Dynamic routing is a key differentiator for Enroute AI. Existing solutions are great for planning out a route. When the day starts and the drivers have started their routes, changes occur. We can handle real-time changes to traffic patterns.
Our client's customers have a tracking screen to see where their package is in real time along with the latest ETA. With other current solutions, the customer calls customer support who in turn has to call the driver, who looks up the map and estimates the ETA, disrupting the usual course of making deliveries. We avoid that situation through tracking.
We make it easy to rebalance routes in the middle of the day. We make it super simple to move a pickup stop from one driver to another.
If the customer isn't at home you end up paying twice as much for the delivery in addition to all the customer support overhead that goes with rescheduling. Our automated notifications confirm that the customer will be ready when the driver arrives.
MODERN SHIPPER. Last-mile delivery efficiency starts long before a package is loaded into a vehicle and requires coordination across a number of different departments and businesses. What obstacles exist to the integration of these disparate systems?
FERNANDES. Yes, from the outside it's not apparent how many things have to come together to make an on-time delivery possible. It looks and sounds simple until you start to understand all of the systems (ordering, billing, etc.) involved. It's a very daunting and complex problem. There needs to be integration with many systems to ensure efficient delivery. For example, we had to build an integration with a furniture company's e-commerce ordering system to make sure they were not promising customers delivery on days when they had no capacity.
This problem also extends downstream into the billing systems as well. Making sure that payments are made according to the contract is pretty daunting: fuel surcharges, waiting times, the premium for white-glove services, etc. Billing was such a big pain point for our clients that we started integrating our software into their billing system to process rules on the rate card automatically (time, distance, number of packages, fuel surcharge, etc.).

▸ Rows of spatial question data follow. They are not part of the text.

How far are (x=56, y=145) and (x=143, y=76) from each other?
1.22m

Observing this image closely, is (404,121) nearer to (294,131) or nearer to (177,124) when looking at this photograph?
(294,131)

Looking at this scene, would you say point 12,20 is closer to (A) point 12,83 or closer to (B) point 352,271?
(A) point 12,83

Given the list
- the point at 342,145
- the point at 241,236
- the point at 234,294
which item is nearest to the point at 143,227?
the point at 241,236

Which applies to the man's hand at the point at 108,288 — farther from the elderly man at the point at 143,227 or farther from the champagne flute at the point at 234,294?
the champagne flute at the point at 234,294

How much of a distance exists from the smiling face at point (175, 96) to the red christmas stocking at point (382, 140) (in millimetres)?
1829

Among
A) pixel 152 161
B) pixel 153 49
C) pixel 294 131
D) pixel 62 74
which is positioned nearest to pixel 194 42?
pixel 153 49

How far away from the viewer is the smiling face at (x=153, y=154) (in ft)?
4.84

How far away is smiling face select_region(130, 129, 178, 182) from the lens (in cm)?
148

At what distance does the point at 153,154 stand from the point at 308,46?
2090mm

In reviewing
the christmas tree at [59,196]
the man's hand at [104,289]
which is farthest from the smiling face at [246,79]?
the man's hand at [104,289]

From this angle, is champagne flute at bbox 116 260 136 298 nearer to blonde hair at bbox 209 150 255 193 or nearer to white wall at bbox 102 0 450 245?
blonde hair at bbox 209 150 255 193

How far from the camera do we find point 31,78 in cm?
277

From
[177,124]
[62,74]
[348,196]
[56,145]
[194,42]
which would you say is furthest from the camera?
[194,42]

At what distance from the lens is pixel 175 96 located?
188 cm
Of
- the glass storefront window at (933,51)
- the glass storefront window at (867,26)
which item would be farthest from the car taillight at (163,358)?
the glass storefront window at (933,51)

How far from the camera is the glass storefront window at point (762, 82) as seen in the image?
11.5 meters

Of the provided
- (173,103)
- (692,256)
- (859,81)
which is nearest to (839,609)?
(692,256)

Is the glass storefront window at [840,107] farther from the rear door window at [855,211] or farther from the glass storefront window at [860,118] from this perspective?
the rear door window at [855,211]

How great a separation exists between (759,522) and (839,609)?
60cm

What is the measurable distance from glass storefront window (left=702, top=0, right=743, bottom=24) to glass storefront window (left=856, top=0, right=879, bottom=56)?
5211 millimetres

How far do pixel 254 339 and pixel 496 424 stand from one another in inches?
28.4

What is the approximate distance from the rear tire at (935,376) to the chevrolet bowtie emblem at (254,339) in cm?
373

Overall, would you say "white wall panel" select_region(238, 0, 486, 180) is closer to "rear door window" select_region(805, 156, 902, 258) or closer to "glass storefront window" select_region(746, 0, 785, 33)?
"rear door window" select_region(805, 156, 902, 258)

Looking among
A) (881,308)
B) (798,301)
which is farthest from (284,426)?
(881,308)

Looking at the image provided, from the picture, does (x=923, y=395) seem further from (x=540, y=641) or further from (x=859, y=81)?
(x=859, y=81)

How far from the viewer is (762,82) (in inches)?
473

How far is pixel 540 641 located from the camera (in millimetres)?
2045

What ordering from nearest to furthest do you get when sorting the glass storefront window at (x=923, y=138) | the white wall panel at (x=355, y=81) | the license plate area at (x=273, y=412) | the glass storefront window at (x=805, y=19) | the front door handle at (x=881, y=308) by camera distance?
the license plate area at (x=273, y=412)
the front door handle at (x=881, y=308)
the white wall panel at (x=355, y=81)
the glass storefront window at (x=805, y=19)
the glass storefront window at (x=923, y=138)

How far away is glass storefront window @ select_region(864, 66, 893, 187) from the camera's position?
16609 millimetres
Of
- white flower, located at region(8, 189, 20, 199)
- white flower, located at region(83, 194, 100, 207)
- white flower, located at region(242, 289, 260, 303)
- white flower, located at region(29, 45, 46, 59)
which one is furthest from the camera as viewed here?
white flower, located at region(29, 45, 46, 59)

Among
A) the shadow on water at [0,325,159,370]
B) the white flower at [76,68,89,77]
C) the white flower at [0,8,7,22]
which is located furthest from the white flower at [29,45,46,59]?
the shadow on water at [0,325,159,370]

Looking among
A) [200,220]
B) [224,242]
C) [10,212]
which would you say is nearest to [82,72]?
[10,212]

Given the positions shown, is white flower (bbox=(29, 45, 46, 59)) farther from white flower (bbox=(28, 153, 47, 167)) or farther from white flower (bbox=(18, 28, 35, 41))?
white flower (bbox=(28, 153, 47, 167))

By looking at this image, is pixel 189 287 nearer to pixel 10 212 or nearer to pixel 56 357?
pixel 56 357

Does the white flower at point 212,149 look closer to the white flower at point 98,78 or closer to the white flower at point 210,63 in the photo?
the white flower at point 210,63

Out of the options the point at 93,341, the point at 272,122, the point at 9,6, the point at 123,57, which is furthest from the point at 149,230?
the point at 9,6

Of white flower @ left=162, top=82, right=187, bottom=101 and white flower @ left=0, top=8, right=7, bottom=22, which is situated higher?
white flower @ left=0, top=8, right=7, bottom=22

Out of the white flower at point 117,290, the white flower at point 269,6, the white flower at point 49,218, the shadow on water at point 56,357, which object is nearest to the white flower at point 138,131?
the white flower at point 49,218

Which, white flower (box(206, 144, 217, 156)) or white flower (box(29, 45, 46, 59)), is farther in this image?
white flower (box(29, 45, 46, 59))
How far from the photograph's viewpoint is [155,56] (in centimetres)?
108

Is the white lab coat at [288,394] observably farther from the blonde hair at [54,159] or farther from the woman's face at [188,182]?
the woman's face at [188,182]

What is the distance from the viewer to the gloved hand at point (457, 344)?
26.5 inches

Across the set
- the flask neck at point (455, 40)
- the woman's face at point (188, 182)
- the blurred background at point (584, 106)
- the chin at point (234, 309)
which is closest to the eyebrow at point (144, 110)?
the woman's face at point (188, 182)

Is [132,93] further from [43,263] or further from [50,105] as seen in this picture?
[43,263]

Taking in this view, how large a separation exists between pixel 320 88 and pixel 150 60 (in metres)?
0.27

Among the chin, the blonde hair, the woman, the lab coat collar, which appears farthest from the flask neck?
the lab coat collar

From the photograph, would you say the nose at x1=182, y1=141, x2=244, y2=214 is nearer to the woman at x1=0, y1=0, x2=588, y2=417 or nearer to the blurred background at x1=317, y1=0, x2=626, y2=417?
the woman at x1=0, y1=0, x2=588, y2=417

The biggest problem we face is that many carriers and shippers run on legacy platforms that have an integration layer (they don't support API integration). Getting data in and out of these systems involves a convoluted process of exporting data from their system and importing them into our system. This process often requires manual intervention and can be error prone. We also encounter clients who use TMSs and order management systems that support integrations, but these systems lock down that functionality to thwart competition.
What makes integration even more confusing, is that we deal with carriers and shippers using different terminology for the same process, depending on their industry. Even within the same industry carriers and shippers use different terminology. For example, some shippers refer to white glove service as premium service, whereas some carriers refer to it as special deliveries. As a result, we can't build a one size fits all integration. We need to customize the integration depending on the shipper and carrier combination, which can be pretty daunting.
Our approach to deal with complexity of integration is by architecting our software to be flexible and extensible. As mentioned earlier we have core functionality that is common to all our clients. All the customizations and one-off integrations are built as plugins (adaptors). When we notice that the plugin is used by enough people, we integrate that into our core functionality.